Short Exact Sequences and Torsion

Question

Given a Short Exact Sequence $$\mathbb{Z}_2 \rightarrow A \xrightarrow{\varphi} B \xrightarrow{\psi} \mathbb{Z}_2$$ Where A and B are finite finitely generated abelian groups, I want to show that the odd Torsion part of A is isomorphic to the odd torsion part of B, and the even torsion part of A is isomorphic to the even torsion part of B.

Where I am: We know that A and B are isomorphic to some direct sum, such that $A \cong Tor_2A \oplus Tor_3A \oplus \dots \mathbb{Z}_k$ (where k is prime). Similarly, $B \cong Tor_2B \oplus Tor_3B \oplus \dots \mathbb{Z}_k$ (where k is prime). And this sum for both $A$ and $B$ must be finite, because inifinitely many torsion parts would imply that $A$ and $B$ are not finitely generated or finite. We essentially want to show that $$0 \rightarrow Tor_{odd}A \rightarrow Tor_{odd}B \rightarrow 0$$ By the definition of exact sequences, we know that $\varphi$ is a homomorphism, which would imply that $$ker\varphi \cong 0 \text{ or } \mathbb{Z}_2$$ $$\Rightarrow ker \varphi \cap Tor_{odd} A = 0$$ And $$ Tor_{odd}B \subseteq ker \varphi $$ As if $$\exists \sigma \neq x \in Tor_{odd}B : \psi(x) = 1 \in \mathbb{Z}_2$$ Which should give that $$\mathbb{Z} \psi(x) = 0$ = \psi(2x) = \psi(x + x) = \psi(x) + \psi(x) = 0.$$ And I feel as though I'm almost getting to the implication that odd torsion $\rightarrow 0$, but I'm missing some steps. Any help would be much appreciated!

Answer 1

Your first formula isn't a short exact sequence; I assume you mean to say that

$$0 \to C_2 \rightarrow A \xrightarrow{\varphi} B \xrightarrow{\psi} C_2 \to 0 $$

is a (long) exact sequence, where I've switched to $C_n$ for the cyclic group on $n$ elements.

Proving the odd torsion is the same is easy; the ring $\mathbb{Z}[\frac{1}{2}]$ of all rational numbers whose denominator is a power of $2$ has a flat additive group, so that you get an exact sequence

$$0 \to C_2 \otimes \mathbb{Z}[\tfrac{1}{2}] \rightarrow A \otimes \mathbb{Z}[\tfrac{1}{2}]\xrightarrow{\varphi} B \otimes \mathbb{Z}[\tfrac{1}{2}]\xrightarrow{\psi} C_2 \otimes \mathbb{Z}[\tfrac{1}{2}]\to 0 $$

Since all the groups are torsion groups, this tensor product simply kills off the even torsion, so the result is an exact sequence

$$0 \to 0 \rightarrow A_{\text{odd}} \xrightarrow{\varphi} B_\text{odd} \xrightarrow{\psi} 0 \to 0 $$

Your conjecture about the even torsion is false.
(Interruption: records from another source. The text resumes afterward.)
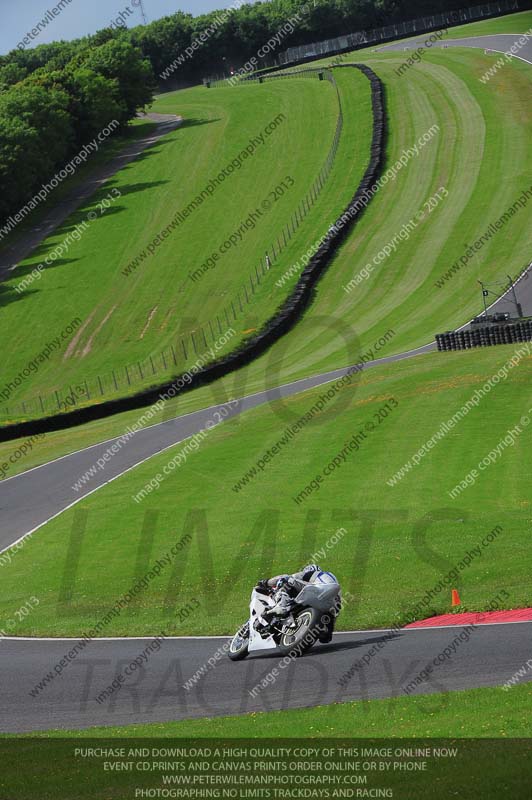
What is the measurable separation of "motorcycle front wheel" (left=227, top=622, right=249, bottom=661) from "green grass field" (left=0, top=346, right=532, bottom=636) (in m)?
2.49

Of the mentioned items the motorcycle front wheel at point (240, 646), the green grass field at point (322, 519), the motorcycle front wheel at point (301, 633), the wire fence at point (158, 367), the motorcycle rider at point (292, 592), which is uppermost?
the motorcycle rider at point (292, 592)

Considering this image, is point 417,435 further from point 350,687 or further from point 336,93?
point 336,93

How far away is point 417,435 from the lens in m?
32.7

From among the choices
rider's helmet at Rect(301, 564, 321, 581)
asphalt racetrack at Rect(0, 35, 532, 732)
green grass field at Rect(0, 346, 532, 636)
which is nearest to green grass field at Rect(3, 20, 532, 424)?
green grass field at Rect(0, 346, 532, 636)

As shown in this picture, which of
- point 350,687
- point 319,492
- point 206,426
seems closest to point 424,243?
point 206,426

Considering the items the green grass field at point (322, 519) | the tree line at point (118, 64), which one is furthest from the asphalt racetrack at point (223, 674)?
the tree line at point (118, 64)

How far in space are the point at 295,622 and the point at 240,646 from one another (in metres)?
1.20

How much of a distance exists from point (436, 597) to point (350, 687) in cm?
564

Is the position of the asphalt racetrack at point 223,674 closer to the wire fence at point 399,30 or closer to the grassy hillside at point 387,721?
the grassy hillside at point 387,721

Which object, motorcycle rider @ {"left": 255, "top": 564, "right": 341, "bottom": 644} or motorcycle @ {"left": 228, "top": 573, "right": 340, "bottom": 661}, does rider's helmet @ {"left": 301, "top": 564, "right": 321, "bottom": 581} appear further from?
motorcycle @ {"left": 228, "top": 573, "right": 340, "bottom": 661}

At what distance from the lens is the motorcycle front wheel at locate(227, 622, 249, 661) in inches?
692

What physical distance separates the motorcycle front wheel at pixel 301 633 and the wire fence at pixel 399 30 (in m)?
132

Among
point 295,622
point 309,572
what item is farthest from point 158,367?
point 295,622

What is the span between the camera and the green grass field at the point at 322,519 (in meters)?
21.8
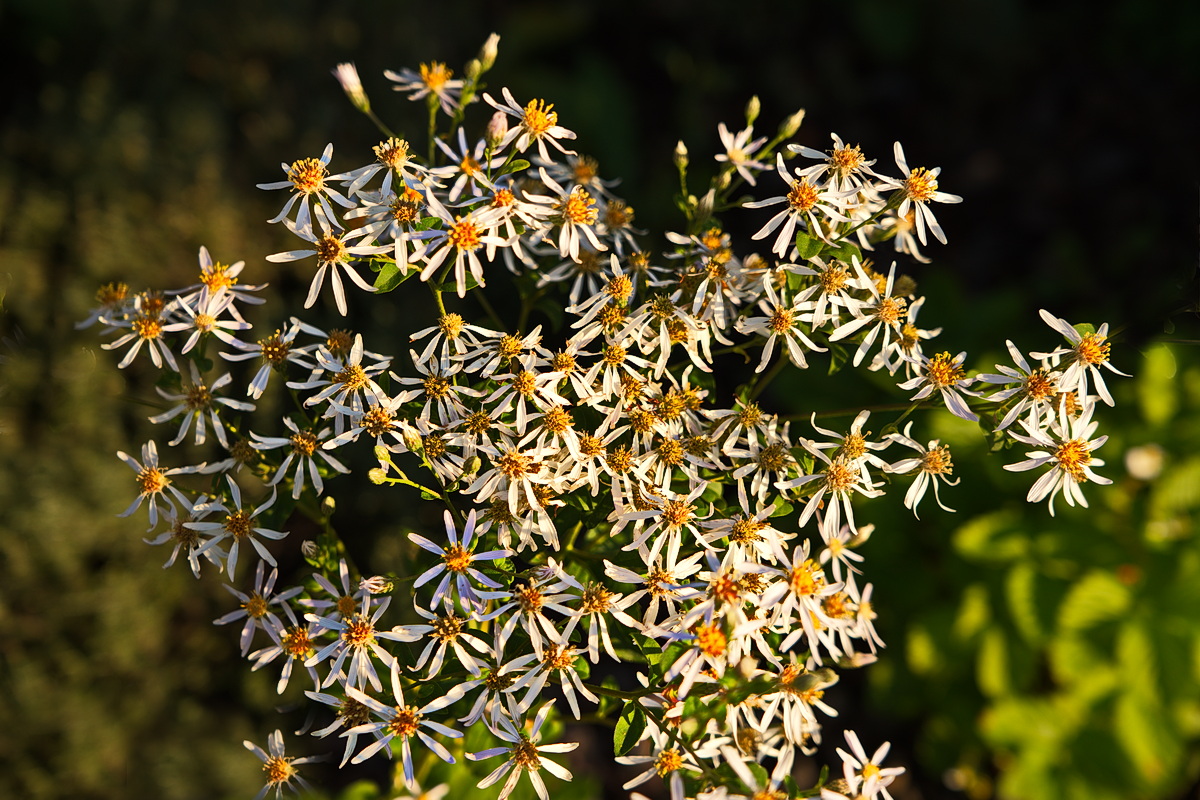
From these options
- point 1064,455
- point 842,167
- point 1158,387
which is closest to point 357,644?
point 842,167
Consider the direct sum of the two exact sequences

$$ \begin{matrix} 0 &\to& C_2 &\xrightarrow{\cdot 1}& C_2 &\to& 0 \\ & & 0 &\to& C_2 &\xrightarrow{\cdot 2}& C_4 &\xrightarrow{\cdot 1}& C_2 &\to& 0 \end{matrix} $$

The result is an exact sequence of the desired form, with $A = C_2 \oplus C_2$ and $B = C_4$.